= Passage =
Over the last decade and as consumers have more recently sought deals, Dollarama’s food merchandise has expanded to include bread and pantry staples like cereal, rice and pasta sold at prices on par or below supermarkets.

However, the competition in the discount segment of the market Dollarama operates in intensified recently when the country’s biggest grocery chain began piloting a new ultra-discount store.

The No Name stores being tested by Loblaw Cos. Ltd. in Windsor, St. Catharines and Brockville, Ont., are billed as 20 per cent cheaper than discount retail competitors including No Frills. The grocery giant is able to offer such cost savings by relying on a smaller store footprint, fewer chilled products and a hearty range of No Name merchandise.

Though Rossy brushed off notions that his company is a supermarket challenger, grocers aren’t off his radar.

“All retailers in Canada are realistic about the fact that everyone is everyone’s competition on any given item or category,” he said.

Rossy declined to reveal how much of the chain’s sales would overlap with Loblaw or the food category, arguing the vast variety of items Dollarama sells is its strength rather than its grocery products alone.

“What makes Dollarama Dollarama is a very wide assortment of different departments that somewhat represent the old five-and-dime local convenience store,” he said.

The breadth of Dollarama’s offerings helped carry the company to a second-quarter profit of $285.9 million, up from $245.8 million in the same quarter last year as its sales rose 7.4 per cent.

The retailer said Wednesday the profit amounted to $1.02 per diluted share for the 13-week period ended July 28, up from 86 cents per diluted share a year earlier.

The period the quarter covers includes the start of summer, when Rossy said the weather was “terrible.”

“The weather got slightly better towards the end of the summer and our sales certainly increased, but not enough to make up for the season’s horrible start,” he said.

Sales totalled $1.56 billion for the quarter, up from $1.46 billion in the same quarter last year.

Comparable store sales, a key metric for retailers, increased 4.7 per cent, while the average transaction was down2.2 per cent and traffic was up seven per cent, RBC analyst Irene Nattel pointed out.

= Set tasks =
1. Decide whether each statement agrees with the Dollarama article. Answer yes or no for each, and quote the deciding words. (a) Loblaw is testing its No Name stores in Windsor, St. Catharines and Brockville. (b) Rossy disclosed how much of the chain's sales overlap with Loblaw. (c) Dollarama's sales for the quarter totalled $1.56 billion.
2. Reproduce the Dollarama article word for word from "The breadth of" to "quarter last year.".

= Dataset content =
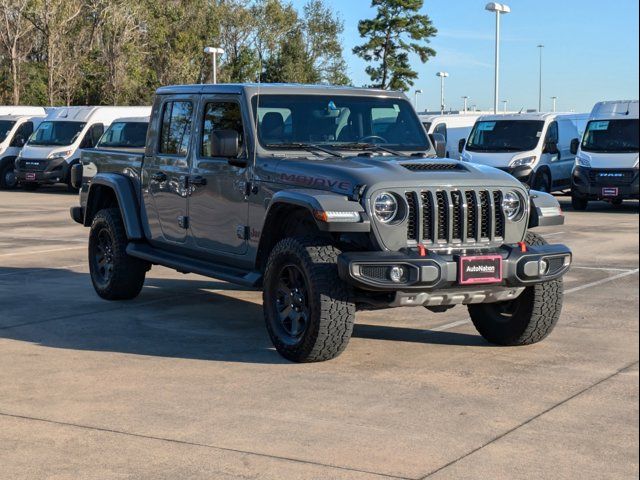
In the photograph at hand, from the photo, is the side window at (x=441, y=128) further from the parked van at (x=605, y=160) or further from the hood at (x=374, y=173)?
the hood at (x=374, y=173)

= Responses by task =
1.
(a) Yes: "The No Name stores being tested by Loblaw Cos. Ltd. in Windsor, St. Catharines and Brockville, Ont."
(b) No: "Rossy declined to reveal how much of the chain’s sales would overlap with Loblaw or the food category"
(c) Yes: "Sales totalled $1.56 billion for the quarter"

2.
The breadth of Dollarama’s offerings helped carry the company to a second-quarter profit of $285.9 million, up from $245.8 million in the same quarter last year as its sales rose 7.4 per cent.

The retailer said Wednesday the profit amounted to $1.02 per diluted share for the 13-week period ended July 28, up from 86 cents per diluted share a year earlier.

The period the quarter covers includes the start of summer, when Rossy said the weather was “terrible.”

“The weather got slightly better towards the end of the summer and our sales certainly increased, but not enough to make up for the season’s horrible start,” he said.

Sales totalled $1.56 billion for the quarter, up from $1.46 billion in the same quarter last year.